Can you turn the lines from the one containing "How separated are" through the end of the records, both included, into a Markdown table with the columns Row and Line, numbering each row and leaving out any blank lines?

** START Exercise data **

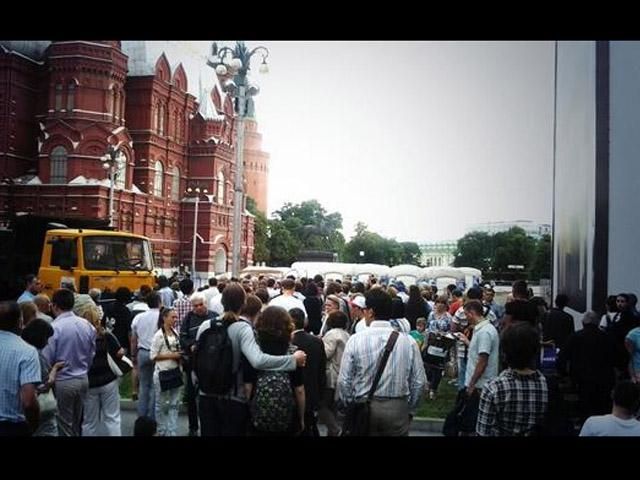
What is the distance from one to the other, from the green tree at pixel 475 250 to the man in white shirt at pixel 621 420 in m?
52.0

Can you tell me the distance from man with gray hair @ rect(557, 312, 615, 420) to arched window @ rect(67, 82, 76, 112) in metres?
35.0

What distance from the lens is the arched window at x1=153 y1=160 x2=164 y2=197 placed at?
4105cm

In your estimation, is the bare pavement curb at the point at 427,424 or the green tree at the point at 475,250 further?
the green tree at the point at 475,250

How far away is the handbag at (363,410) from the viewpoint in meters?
4.64

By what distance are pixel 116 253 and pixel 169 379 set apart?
29.8 feet

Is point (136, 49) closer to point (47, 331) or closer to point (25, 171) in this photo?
point (25, 171)

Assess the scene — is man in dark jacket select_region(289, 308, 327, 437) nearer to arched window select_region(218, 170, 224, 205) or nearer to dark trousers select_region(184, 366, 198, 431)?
dark trousers select_region(184, 366, 198, 431)

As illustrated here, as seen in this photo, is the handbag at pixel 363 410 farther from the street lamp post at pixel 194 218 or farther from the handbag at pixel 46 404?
the street lamp post at pixel 194 218

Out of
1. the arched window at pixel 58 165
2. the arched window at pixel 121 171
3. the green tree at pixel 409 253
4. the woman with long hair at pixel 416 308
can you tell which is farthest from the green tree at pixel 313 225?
the woman with long hair at pixel 416 308

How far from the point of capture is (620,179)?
32.9ft
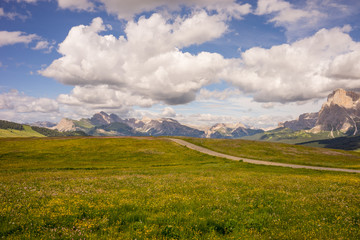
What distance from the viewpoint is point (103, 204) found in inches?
440

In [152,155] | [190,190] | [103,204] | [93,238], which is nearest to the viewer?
[93,238]

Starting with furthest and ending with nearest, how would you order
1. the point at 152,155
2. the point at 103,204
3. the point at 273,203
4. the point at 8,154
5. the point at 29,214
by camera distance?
the point at 152,155 < the point at 8,154 < the point at 273,203 < the point at 103,204 < the point at 29,214

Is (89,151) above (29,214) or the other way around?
the other way around

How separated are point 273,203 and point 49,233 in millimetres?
12057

** END Exercise data **

> **Exercise solution**:
| Row | Line |
|---|---|
| 1 | How separated are point 273,203 and point 49,233 in millimetres? |
| 2 | 12057 |